Das aber würde voraussetzen, endlich nicht mehr die Grünen abzustrafen, sondern die, die die wirkliche Verantwortung für S21 und andere Alternativlosigkeiten tragen: CDUFDPSPD. Erst wenn die SPD soweit niedergewählt worden ist, dass die Basis sich endlich ihrer sozialfaschistischen Führung entledigt, ist diese Aufgabe erfüllt. Parallel würde es gelten, die Linke so weit wie irgend möglich zu stärken. Erst dann wäre die Zeit gekommen, sich die Grünen vorzunehmen – sofern dies dann überhaupt noch nötig sein sollte.

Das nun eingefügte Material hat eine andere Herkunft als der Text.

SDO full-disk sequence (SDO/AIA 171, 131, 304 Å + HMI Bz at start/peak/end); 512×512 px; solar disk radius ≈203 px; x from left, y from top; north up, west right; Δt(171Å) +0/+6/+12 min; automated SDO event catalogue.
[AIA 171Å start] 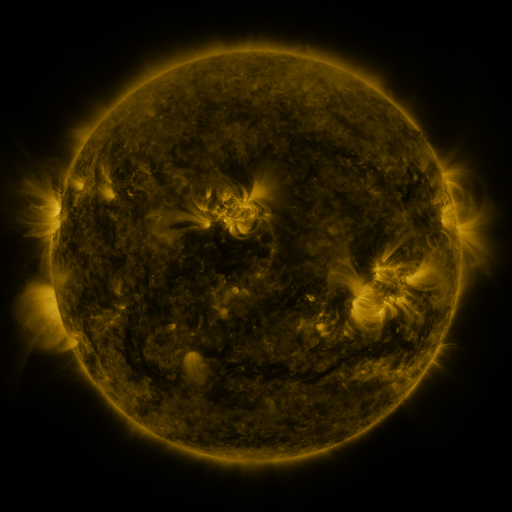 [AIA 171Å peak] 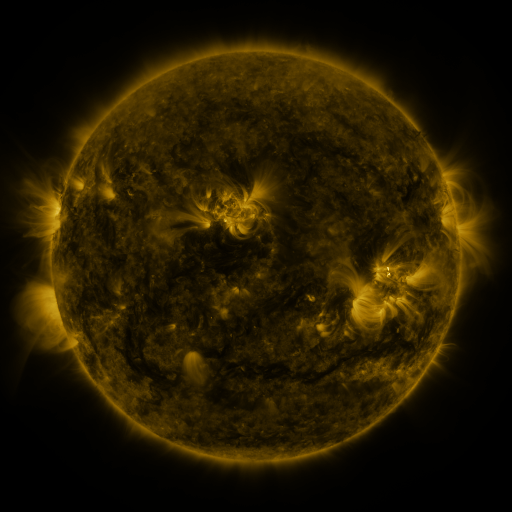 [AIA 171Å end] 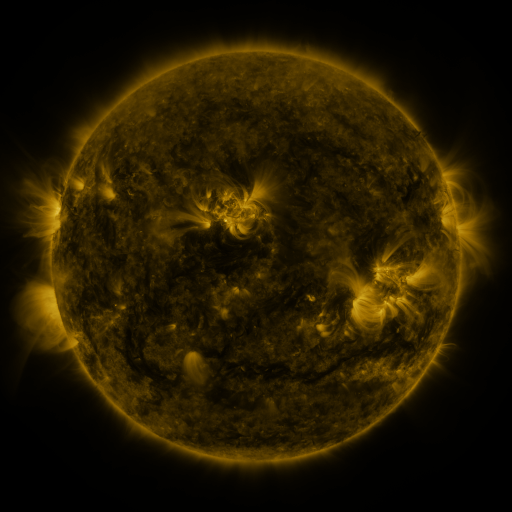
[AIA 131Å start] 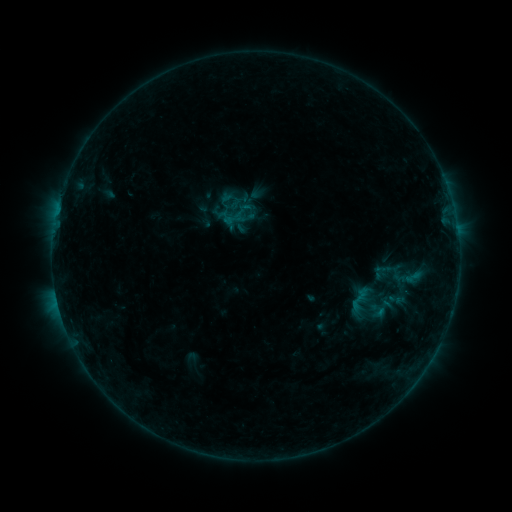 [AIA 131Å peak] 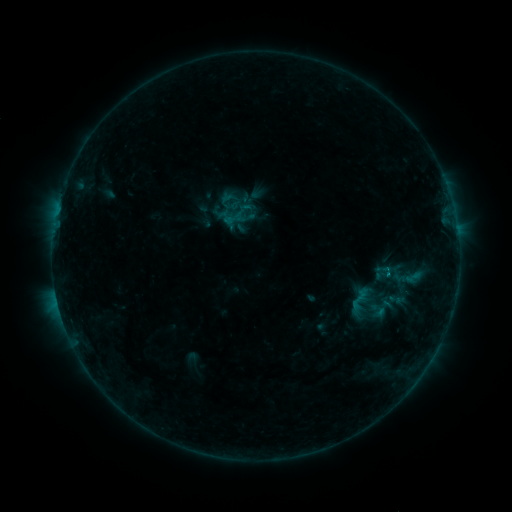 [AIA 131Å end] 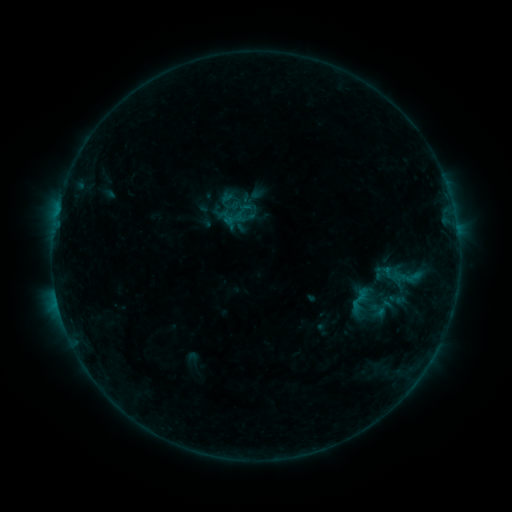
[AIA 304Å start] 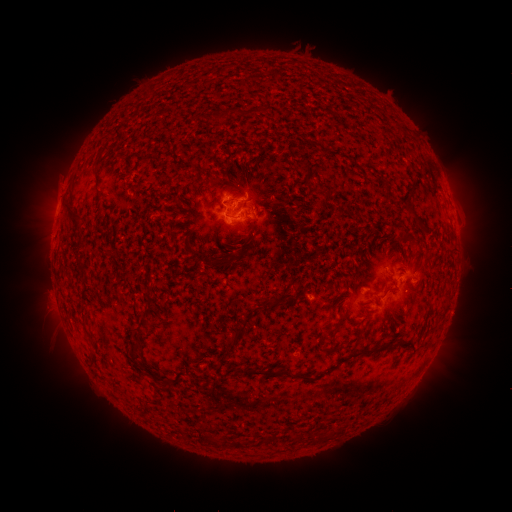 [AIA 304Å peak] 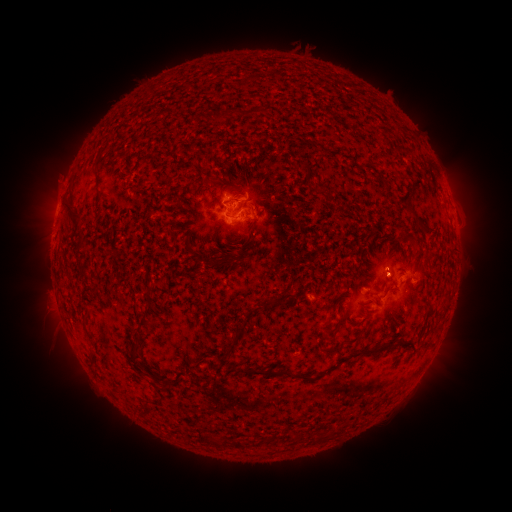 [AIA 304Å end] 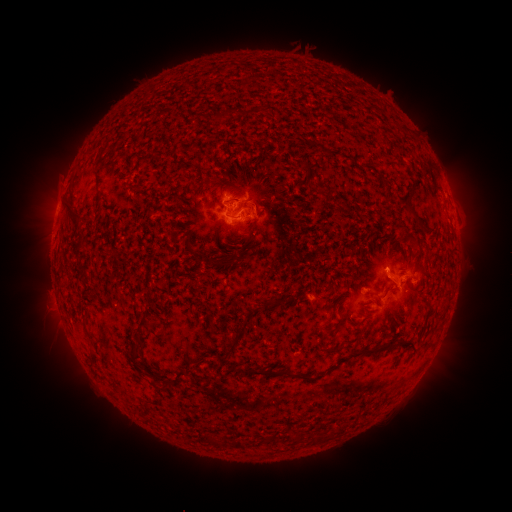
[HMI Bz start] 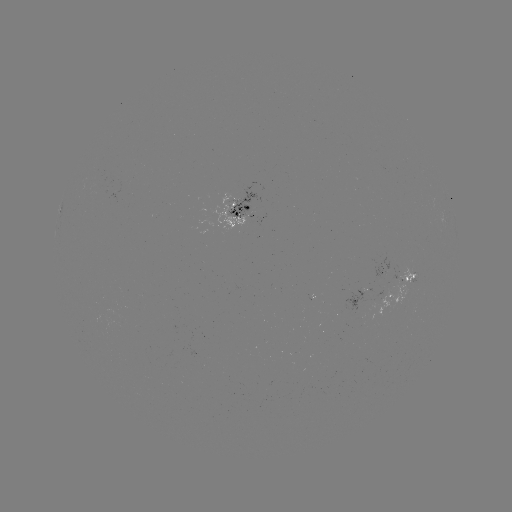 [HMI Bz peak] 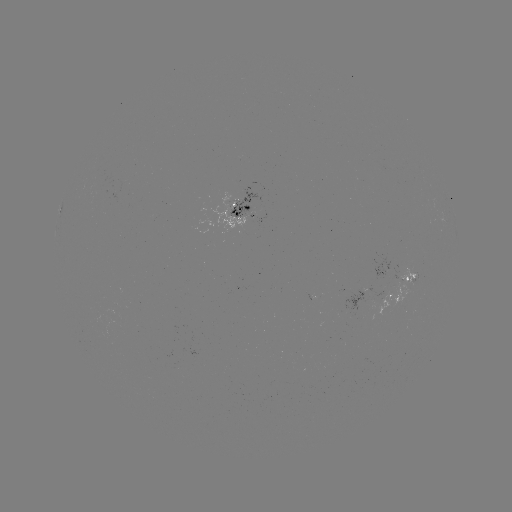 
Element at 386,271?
B3.9 flare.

Grundlage einer solchen politischen Strategie ist aber die Verfestigung des Machtwechsels, der durch die Landtagswahl eingeläutet wurde, durch einen grünen OB in Stuttgart. Wer das verspielt, muss wissen, dass er damit die Regeneration der Mappus-Fraktion einleitet, dessen neoliberal-postdemokratischer Repräsentant Stefan Turner ist. Wer das verspielt, verspielt auch die Chance, den Machtwechsel auch auf die Verwaltungsebene auszudehnen und erst so die neue Demokratie zu festigen.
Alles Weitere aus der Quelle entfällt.